Qwen-ASR realtime Java SDK

User guide: For the model overview, features, and complete sample code, see Realtime speech recognition.

Interaction modes

Qwen-ASR-Realtime supports two modes:

Mode	`enableTurnDetection`	How it works
VAD mode (default)	`true`	The server detects speech boundaries with VAD and commits the audio buffer for recognition.
Manual mode	`false`	You control when to commit audio by calling `commit()`.

For details, see VAD mode and Manual mode.

Request parameters

Connection parameters (OmniRealtimeParam)

Set with OmniRealtimeParam chained methods.

Click to view sample code

OmniRealtimeParam param = OmniRealtimeParam.builder()
  .model("qwen3-asr-flash-realtime")
  .url("wss://dashscope-intl.aliyuncs.com/api-ws/v1/realtime")
  // If you have not configured an environment variable, replace the following line with .apikey("sk-xxx").
  .apikey(System.getenv("DASHSCOPE_API_KEY"))
  .build();

Parameter	Type	Required	Description
`model`	`String`	Yes	Model name. Example: `qwen3-asr-flash-realtime`.
`url`	`String`	Yes	Service endpoint: `wss://dashscope-intl.aliyuncs.com/api-ws/v1/realtime`.
`apikey`	`String`	No	API key.

Session configuration (OmniRealtimeConfig)

Set with OmniRealtimeConfig chained methods.

Click to view sample code

OmniRealtimeTranscriptionParam transcriptionParam = new OmniRealtimeTranscriptionParam();
transcriptionParam.setLanguage("zh");
transcriptionParam.setInputSampleRate(16000);
transcriptionParam.setInputAudioFormat("pcm");

OmniRealtimeConfig config = OmniRealtimeConfig.builder()
  .modalities(Collections.singletonList(OmniRealtimeModality.TEXT))
  .enableTurnDetection(true)
  .turnDetectionType("server_vad")
  .turnDetectionThreshold(0.0f)
  .turnDetectionSilenceDurationMs(400)
  .transcriptionConfig(transcriptionParam)
  .build();

Parameter	Type	Required	Description
`modalities`	`List<OmniRealtimeModality>`	Yes	Output modality. Fixed to `[OmniRealtimeModality.TEXT]`.
`enableTurnDetection`	`boolean`	No	Enables server-side VAD. When disabled, call `commit()` to trigger recognition manually. Default: `true`.
`turnDetectionType`	`String`	No	VAD type. Fixed to `server_vad`.
`turnDetectionThreshold`	`float`	No	VAD threshold. Recommended: `0.0`. Default: `0.2`. Valid range: `[-1, 1]`. Lower values increase sensitivity but risk treating background noise as speech. Higher values reduce sensitivity, which suits noisy environments.
`turnDetectionSilenceDurationMs`	`int`	No	VAD silence threshold in milliseconds. Silence beyond this duration marks the end of a statement. Recommended: `400`. Default: `800`. Valid range: `[200, 6000]`. Lower values (such as 300 ms) speed up the response but may split at normal pauses. Higher values (such as 1200 ms) handle long pauses better but add latency.

__________________________________________________

Directions |
A. Answer these questions using the SDK page:
(i) In manual mode, which method do you call to commit audio?
(ii) What is the default value of `turnDetectionSilenceDurationMs`?
(iii) Is the `apikey` connection parameter required?
B. From the SDK page, reproduce the passage that begins at the words "Qwen-ASR-Realtime supports two" and stops after "OmniRealtimeParam chained methods.", substituting "utterance boundaries" for "speech boundaries".
C. Condense the entry in the SDK page that begins with `turnDetectionSilenceDurationMs` into a short bulleted list, keeping its main facts.
The material that comes next is separate from the SDK page.

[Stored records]
__________________________________________________

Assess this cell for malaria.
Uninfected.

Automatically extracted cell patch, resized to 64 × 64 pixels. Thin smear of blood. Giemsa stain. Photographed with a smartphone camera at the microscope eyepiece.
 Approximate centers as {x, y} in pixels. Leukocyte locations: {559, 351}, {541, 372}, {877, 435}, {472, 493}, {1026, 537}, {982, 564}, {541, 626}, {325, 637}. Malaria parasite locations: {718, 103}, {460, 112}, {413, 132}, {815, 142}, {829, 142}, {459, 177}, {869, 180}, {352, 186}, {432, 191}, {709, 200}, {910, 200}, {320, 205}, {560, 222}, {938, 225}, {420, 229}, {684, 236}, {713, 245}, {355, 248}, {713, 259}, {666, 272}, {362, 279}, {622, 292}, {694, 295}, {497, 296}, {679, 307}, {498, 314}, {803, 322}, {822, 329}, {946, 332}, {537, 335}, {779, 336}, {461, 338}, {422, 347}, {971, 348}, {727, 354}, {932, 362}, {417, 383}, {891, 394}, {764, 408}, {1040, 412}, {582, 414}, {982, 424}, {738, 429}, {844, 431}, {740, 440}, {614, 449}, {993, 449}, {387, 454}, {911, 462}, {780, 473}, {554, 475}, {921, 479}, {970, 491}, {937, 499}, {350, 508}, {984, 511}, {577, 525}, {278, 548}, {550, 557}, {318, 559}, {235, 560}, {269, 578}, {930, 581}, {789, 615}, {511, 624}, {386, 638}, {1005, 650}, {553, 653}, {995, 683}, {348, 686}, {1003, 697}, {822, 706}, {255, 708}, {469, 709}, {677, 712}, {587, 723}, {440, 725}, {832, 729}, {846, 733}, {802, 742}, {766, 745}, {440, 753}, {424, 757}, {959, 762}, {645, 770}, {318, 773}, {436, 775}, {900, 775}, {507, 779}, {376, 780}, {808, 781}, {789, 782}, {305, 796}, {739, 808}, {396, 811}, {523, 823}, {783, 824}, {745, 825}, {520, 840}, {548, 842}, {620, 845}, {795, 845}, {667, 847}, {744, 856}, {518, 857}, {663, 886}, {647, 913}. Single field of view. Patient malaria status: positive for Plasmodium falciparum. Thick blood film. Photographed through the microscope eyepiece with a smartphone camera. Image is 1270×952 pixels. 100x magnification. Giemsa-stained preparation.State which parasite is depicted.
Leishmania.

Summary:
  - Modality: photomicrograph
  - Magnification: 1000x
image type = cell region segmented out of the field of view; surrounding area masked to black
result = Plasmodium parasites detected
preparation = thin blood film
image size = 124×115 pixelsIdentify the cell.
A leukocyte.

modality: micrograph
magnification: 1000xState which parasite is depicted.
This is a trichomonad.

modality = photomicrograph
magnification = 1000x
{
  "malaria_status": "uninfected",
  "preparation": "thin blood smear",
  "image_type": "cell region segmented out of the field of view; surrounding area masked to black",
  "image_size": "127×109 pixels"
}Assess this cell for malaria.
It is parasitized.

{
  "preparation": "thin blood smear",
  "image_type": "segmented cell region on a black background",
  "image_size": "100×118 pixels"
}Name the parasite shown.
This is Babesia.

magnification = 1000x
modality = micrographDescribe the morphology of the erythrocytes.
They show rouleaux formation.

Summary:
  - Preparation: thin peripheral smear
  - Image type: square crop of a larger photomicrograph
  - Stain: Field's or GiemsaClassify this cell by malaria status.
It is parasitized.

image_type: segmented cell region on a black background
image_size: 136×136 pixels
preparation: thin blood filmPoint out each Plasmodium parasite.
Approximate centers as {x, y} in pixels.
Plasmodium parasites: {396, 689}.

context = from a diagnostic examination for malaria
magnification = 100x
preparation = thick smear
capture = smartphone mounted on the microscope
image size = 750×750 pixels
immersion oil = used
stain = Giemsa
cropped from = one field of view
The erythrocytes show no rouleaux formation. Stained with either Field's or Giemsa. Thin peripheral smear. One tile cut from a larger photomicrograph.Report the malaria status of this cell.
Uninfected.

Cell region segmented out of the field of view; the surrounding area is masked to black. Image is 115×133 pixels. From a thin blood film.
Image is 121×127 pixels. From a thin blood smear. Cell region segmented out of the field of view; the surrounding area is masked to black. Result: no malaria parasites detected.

__________________________________________________

Answer list |
A.
(i) `commit()`
(ii) 800 milliseconds
(iii) No

B.
Qwen-ASR-Realtime supports two modes:

Mode	`enableTurnDetection`	How it works
VAD mode (default)	`true`	The server detects utterance boundaries with VAD and commits the audio buffer for recognition.
Manual mode	`false`	You control when to commit audio by calling `commit()`.

For details, see VAD mode and Manual mode.

Request parameters

Connection parameters (OmniRealtimeParam)

Set with OmniRealtimeParam chained methods.

C.
- An optional `int` that sets the VAD silence threshold in milliseconds. Silence longer than this marks the end of a statement.
- Recommended value is 400, the default is 800, and the valid range is 200 to 6000.
- Lower values, such as 300 ms, speed up the response but may split at normal pauses.
- Higher values, such as 1200 ms, handle long pauses better but add latency.